Spécialiste de littérature latine, ma directrice a précisé que seuls les mois printaniers – avril, mai et juin – ont été nommés en l’honneur de femmes. Mais peut-on dire de déesses – Aphrodite, Maïa et Junon, en l’occurrence – qu’elles sont des femmes? Ne sont-elles pas plutôt des fantasmes? Une certaine idée de la femme? Je me pose la question. Ma directrice a conclu son courriel en proposant que la saison du patriarcat débute en juillet pour se terminer en février. Cela m’a bien fait rire. Comme si la domination masculine faisait relâche au printemps. Comme s’il y avait une saison pour le patriarcat comme il y en a une pour les homards, les moules et les huîtres.

En juillet, nous avons l’habitude de louer une maison sur une plage de l’Île-du-Prince-Édouard. La route est longue, si bien qu’on oublie l’année qui vient de s’écouler quelque part entre le pont Pierre-Laporte et Kamouraska, où nous nous arrêtons pour casser la croûte. Mon amour proteste toujours que cette pause arrive trop vite: il nous reste encore le Témiscouata à franchir, puis le Nouveau-Brunswick et ses kilomètres de forêt peu amènes. Mais j’aime sentir la mer à Kamouraska et manger un lobster roll à la poissonnerie Lauzier, comme un aperçu (un amuse-bouche et un amuse-nez) de ce que l’on retrouvera de l’autre côté du détroit de Northumberland.

La saison du homard s’étend de mai à septembre; celle des moules et des huîtres, de septembre à avril.

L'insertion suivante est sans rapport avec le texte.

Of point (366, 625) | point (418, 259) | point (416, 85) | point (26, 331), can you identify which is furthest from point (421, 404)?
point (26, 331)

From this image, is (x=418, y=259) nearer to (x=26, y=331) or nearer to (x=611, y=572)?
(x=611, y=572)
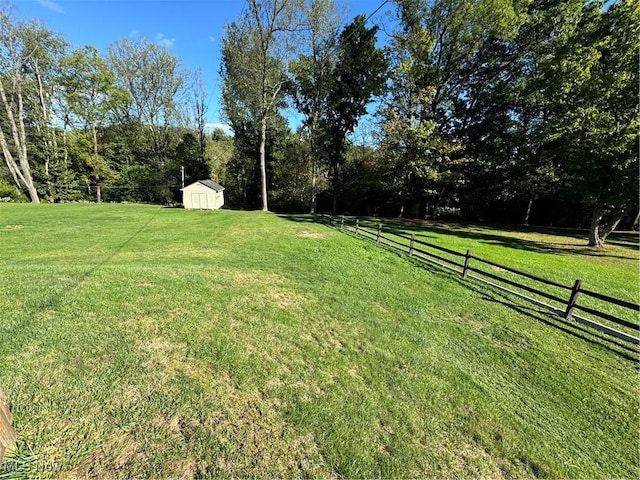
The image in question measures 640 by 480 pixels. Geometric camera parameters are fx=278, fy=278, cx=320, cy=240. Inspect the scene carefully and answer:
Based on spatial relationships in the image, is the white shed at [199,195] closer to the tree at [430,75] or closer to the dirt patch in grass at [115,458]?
the tree at [430,75]

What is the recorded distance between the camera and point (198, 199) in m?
25.9

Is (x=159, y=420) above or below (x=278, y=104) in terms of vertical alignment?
below

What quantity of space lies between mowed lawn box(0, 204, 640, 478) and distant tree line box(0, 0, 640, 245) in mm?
11599

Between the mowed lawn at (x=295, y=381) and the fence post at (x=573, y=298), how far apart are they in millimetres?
321

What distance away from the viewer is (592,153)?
37.4 feet

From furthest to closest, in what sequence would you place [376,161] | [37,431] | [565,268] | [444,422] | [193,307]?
[376,161] → [565,268] → [193,307] → [444,422] → [37,431]

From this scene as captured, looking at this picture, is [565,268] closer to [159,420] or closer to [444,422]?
[444,422]

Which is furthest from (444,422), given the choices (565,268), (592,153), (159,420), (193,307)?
(592,153)

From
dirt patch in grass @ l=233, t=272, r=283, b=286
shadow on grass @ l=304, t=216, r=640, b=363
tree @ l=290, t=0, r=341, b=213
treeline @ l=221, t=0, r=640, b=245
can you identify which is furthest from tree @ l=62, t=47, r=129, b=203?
shadow on grass @ l=304, t=216, r=640, b=363

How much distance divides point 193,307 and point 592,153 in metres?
15.6

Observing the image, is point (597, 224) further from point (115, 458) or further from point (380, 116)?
point (115, 458)

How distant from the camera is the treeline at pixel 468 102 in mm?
11922

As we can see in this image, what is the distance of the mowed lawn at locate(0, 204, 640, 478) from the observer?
2.38 m

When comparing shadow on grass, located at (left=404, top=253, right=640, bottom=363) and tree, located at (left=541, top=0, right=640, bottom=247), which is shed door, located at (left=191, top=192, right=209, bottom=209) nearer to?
shadow on grass, located at (left=404, top=253, right=640, bottom=363)
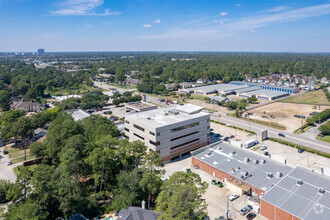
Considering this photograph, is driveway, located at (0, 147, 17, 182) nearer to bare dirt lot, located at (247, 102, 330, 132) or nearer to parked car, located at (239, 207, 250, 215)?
Answer: parked car, located at (239, 207, 250, 215)

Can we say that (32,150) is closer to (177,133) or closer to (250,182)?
(177,133)

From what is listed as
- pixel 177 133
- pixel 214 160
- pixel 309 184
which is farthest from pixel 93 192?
pixel 309 184

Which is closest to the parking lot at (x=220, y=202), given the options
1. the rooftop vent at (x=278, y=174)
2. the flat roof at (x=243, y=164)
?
the flat roof at (x=243, y=164)

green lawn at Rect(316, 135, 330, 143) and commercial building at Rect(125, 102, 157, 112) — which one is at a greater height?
commercial building at Rect(125, 102, 157, 112)

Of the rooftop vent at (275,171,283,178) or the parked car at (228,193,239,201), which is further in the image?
the rooftop vent at (275,171,283,178)

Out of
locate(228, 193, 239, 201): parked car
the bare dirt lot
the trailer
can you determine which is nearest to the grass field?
the bare dirt lot

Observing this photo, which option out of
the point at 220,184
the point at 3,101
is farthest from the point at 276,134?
the point at 3,101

Lorsqu’il est question des relations entre professeur·es et étudiant·es à l’université, on évoque souvent le divan souillé de cet enseignant de l’Université de Montréal. Un garçon dont la copine l’avait laissé pour cet homme (j’ai connu quelques-uns de ceux qu’il avait cocufiés) m’a appris qu’en plus des étudiantes, ce professeur collectionnait les coquillages. C’est ainsi que chaque année, les cours terminés, il se rendait dans un pays tropical où il avait le loisir d’étoffer sa collection de conques. J’ignore s’il y invitait les étudiantes qu’il avait séduites de septembre à avril.

Conque ou bivalve, il est facile de voir dans les coquillages une image du sexe féminin. C’est d’ailleurs le symbole d’Aphrodite, la déesse du mois d’avril.

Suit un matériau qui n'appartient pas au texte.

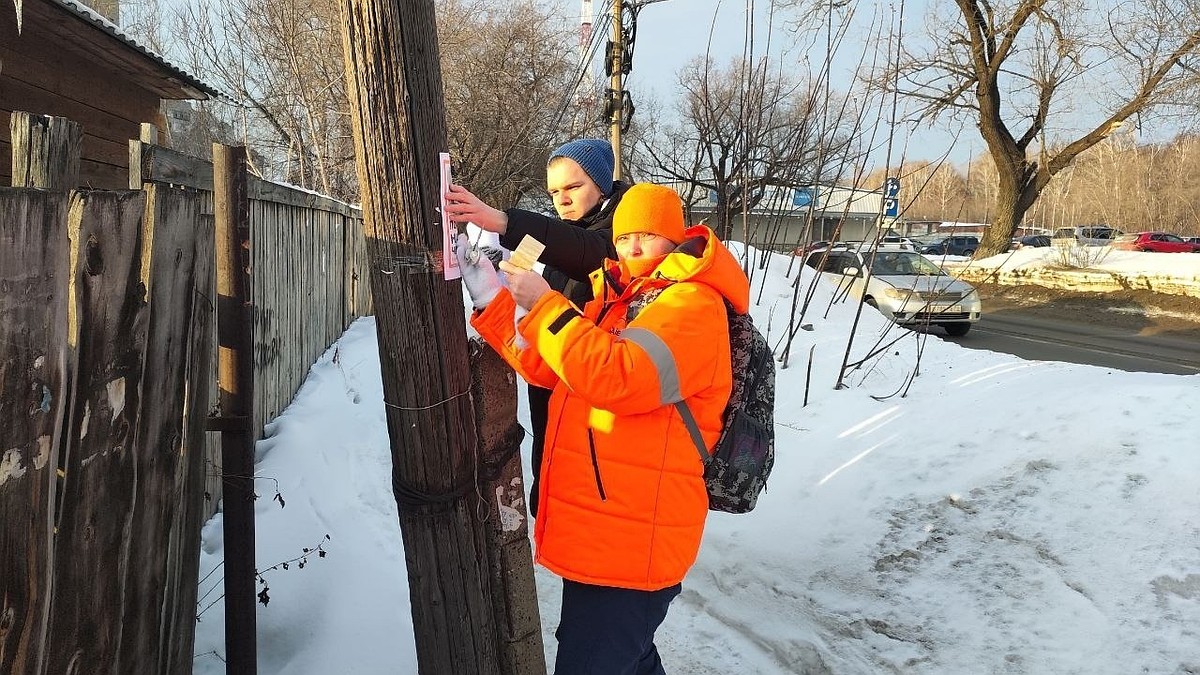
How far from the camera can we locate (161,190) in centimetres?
170

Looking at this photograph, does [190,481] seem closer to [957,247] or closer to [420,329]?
[420,329]

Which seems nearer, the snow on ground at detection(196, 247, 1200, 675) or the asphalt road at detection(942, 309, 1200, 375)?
the snow on ground at detection(196, 247, 1200, 675)

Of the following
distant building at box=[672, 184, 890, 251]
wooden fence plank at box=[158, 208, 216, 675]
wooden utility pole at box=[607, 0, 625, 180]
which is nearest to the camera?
wooden fence plank at box=[158, 208, 216, 675]

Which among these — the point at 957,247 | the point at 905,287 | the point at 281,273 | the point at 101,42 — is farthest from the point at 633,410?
the point at 957,247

L’Université de Montréal a pour symbole la tour du pavillon Roger-Gaudry, que les udemien·nes appellent moqueusement le phallus. Étudiante, je me demandais parfois ce qui arriverait si on l’en castrait. Dans le phallus, je ne voyais pas tant le lieu de la libido (le droit de cuissage que s’octroyaient certains professeurs) qu’un lieu de pouvoir: le symbole d’un enseignement qui s’exerçait à coup de petites humiliations.

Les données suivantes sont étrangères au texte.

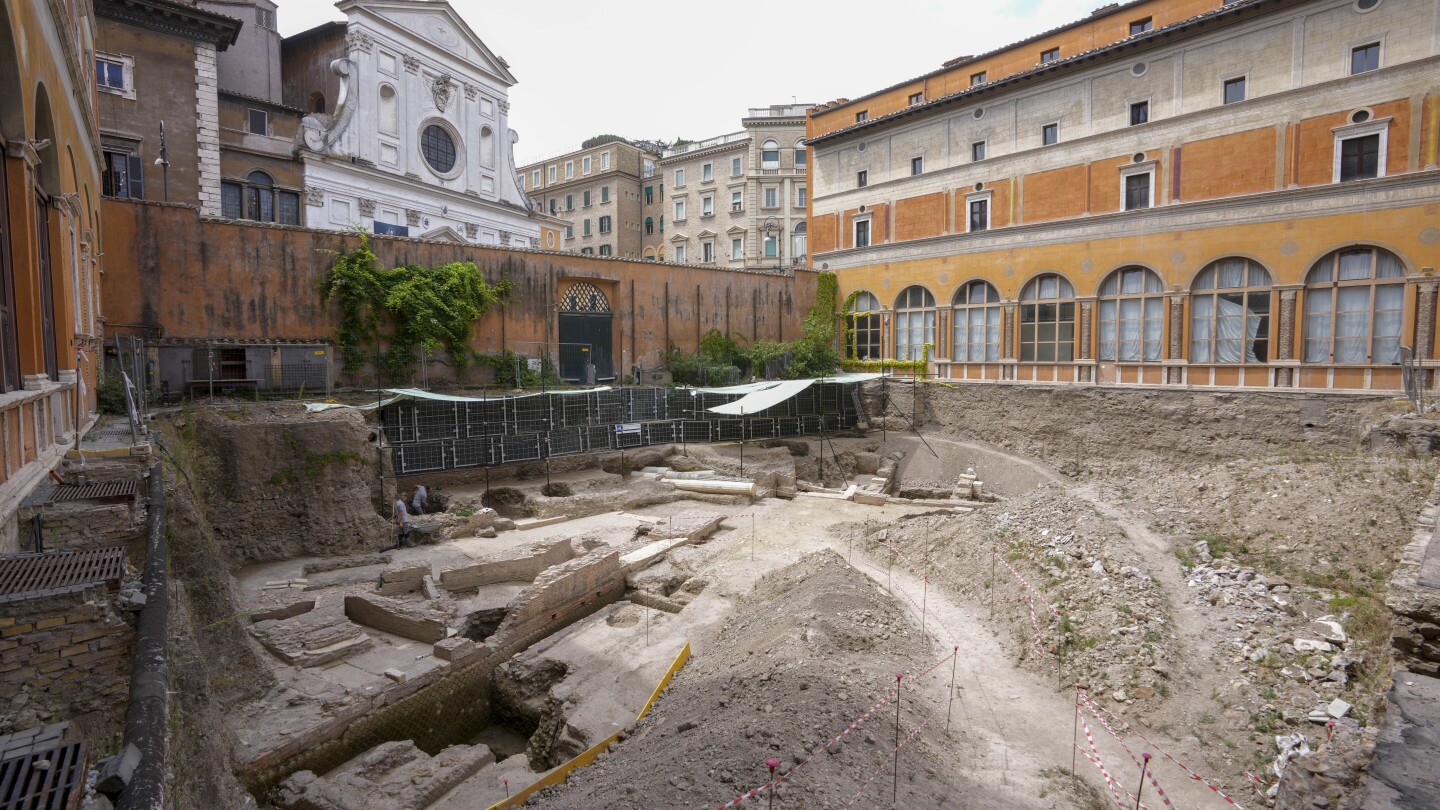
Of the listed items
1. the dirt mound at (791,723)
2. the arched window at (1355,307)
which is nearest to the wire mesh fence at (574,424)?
the dirt mound at (791,723)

J’ignore ce qu’il en est aujourd’hui, mais à l’époque, les professeur·es répétaient à l’envi que les étudiant·es ne savaient rien et s’intéressaient à des choses sans valeur. Alors que les professeurs, eux, savaient. Le phallus, c’était eux qui l’avaient.

Sur le blason de l’université où j’enseigne, en plus d’une croix et de seize alérions, on trouve incidemment cinq coquilles Saint-Jacques.

Dans Stupidity1, la philosophe américaine Avital Ronell parle de l’appren-tissage comme d’une expérience vexatoire: l’étudiant·e doit constamment corriger sa pensée. Il ne faut pas sous-estimer, dit-elle, ce que cette expérience peut avoir d’humiliant: apprendre, c’est constamment admettre qu’on a eu tort.

Les Acadiens sont présents à l’Île-du-Prince-Édouard (qu’on appelait île Saint-Jean) depuis le xviiiesiècle. Souris et Crapaud – de petites villes situées à la sortie du pont de la Confédération – doivent leur nom à la vermine qui infestait les champs. Quant à Morell,
où nous passons nos vacances en juillet, ce sont les morilles qu’on y cueillait qui ont baptisé le hameau.

Cynthia

Cynthia Girard-Renard | La femme au perroquet, acrylique sur toile, 215 x 274 cm, 2012

 

Aujourd’hui, dans les petites cabanes maraîchères qui longent la grand-route, on trouve plutôt des moules qu’on nous vend (à l’honneur) cinq dollars le kilo.

Voilà deux ans, Avital Ronell a été accusée de harcèlement sexuel par un ancien étudiant. La presse ne manque jamais de spécifier – comme si cela jetait un doute sur la légitimité de l’accusation – que tant la professeure que l’étudiant sont gai·es.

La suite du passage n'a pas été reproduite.